On the other hand, Captain Valor tries to convince Milo that in spite of his personal problems, he has the potential to be a less selfish person; to rise above his own troubles and to help others — to become a hero in his own right.
Through most of this story, we watch the two main characters, Milo and Captain Valor, argue and defend their different life choices and points of view. At the same time, using a perfect sense of comic staging and techniques like identical facial expressions, artist Joe Abraham draws us (pardon the pun) the similarities between these two conflicted characters.
Abrahams artwork matches Giffen’s writing very well in the way they each create a balance between serious dramatic, realistic moments in some cases, and wild, silly slapstick or flippant dialogue in other cases. It is refreshing to see a Galactic supervillian bantering almost playfully with her toadying assistant. The story’s style swings between seriousness and playfulness, without seeming inappropriate or forced.
Thus far, there seems to be an imbalance in the roles between the male and female characters: the only female character in the story, Stephie/Caliginous, plays respectively the long-suffering girlfriend of Milo and, in the parallel reality, the galactic enemy of Captain Valor, his past lover, now shunned.
So, why is there only one major female in this story, and why is she either at a disadvantage (e.g. a lousy, selfish boyfriend), or playing the role of the scheming, vengeance-minded super villian?
Meanwhile back at Milo’s friend Blaine’s apartment, the boys are bonding — sharing in their dilemma while trying to tease a few details out of the Captain about his sex life. I sincerely hope that this is the creator’s comment on overgrown, socially-underdeveloped man-boys and their struggle with grown-up relationships. If, on other hand, this portrait of our (sym)pathetic male leads doesn’t progress beyond this stage, then I’d pass on this series character-wise, and suggest that the creators rethink the idea of balance in their universes. Judging thus far by the quality of the characterization and writing, I’m rooting for the former.
Comedy plays a major role in this story, both between the characters, from the fun that Milo has at Captain Valor’s expense (“Eustace!”), to the way that the art and the story approach otherwise sad or bleak events, such as a bereaved old lady accidentally falling into an open grave in a slapstick manner. This use of humour is surprisingly refreshing, reminding me of some old Will Eisner Spirit stories I’ve recently read. As a kid growing up with comic book superheroes, especially DC superheroes, I suppose they did seem to take themselves too seriously much of the time.

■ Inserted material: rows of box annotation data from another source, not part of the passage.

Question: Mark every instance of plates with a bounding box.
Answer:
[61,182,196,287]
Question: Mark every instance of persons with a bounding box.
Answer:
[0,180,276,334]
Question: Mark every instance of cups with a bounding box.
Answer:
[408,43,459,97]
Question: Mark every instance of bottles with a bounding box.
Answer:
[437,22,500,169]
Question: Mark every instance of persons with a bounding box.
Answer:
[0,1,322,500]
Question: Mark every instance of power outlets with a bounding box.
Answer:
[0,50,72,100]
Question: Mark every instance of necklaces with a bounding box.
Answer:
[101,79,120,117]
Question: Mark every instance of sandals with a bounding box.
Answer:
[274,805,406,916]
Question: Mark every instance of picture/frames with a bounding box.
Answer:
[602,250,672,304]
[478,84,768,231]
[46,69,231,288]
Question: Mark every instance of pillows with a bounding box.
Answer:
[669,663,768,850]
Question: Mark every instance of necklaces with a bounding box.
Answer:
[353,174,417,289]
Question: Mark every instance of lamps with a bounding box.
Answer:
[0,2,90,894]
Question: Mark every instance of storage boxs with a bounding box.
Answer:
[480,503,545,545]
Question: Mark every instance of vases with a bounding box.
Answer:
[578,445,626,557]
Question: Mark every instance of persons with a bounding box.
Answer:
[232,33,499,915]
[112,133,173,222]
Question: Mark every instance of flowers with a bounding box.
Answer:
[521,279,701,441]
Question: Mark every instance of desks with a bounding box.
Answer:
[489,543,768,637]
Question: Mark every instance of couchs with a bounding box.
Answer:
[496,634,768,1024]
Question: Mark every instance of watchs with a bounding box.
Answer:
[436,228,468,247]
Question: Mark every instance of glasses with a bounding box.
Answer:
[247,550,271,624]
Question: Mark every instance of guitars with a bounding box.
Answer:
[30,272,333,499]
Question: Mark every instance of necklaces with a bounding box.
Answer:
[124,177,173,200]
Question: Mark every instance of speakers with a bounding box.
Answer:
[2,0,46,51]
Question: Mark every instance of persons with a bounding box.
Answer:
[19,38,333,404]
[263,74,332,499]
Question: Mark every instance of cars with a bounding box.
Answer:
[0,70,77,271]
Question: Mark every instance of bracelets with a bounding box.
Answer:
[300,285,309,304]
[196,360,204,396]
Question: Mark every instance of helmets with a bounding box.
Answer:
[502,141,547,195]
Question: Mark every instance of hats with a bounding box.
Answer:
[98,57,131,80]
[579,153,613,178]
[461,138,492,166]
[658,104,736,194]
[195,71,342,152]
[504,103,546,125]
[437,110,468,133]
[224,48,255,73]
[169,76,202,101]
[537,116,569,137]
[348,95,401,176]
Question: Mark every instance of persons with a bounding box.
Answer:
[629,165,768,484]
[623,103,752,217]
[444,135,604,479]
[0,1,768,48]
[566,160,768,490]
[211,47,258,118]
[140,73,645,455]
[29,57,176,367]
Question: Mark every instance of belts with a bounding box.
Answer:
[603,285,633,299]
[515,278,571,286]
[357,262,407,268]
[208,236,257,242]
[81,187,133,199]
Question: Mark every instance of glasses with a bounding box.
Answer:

After a little bit of research on the web, I learned how much I missed out on this style of superhero storytelling. The artwork and writing in the late ’80s/early ’90s Justice League titles had this same sophistication and sense of humour and ironic wit. All I can remember of this whole JLA era at the time was Guy Gardner’s funny haircut and wise-ass attitude, and of feeling like it seemed to cheapen the idea of a super team. Back then, I still wanted the characters to take themselves more seriously, so that I could take them seriously as well.
Anyway, I’ve since gotten over that, for the most part. If Hero Squared is representative of this same level and style of storytelling and tongue-in-cheek human drama, then I think I’m sorry that I overlooked this whole phase earlier.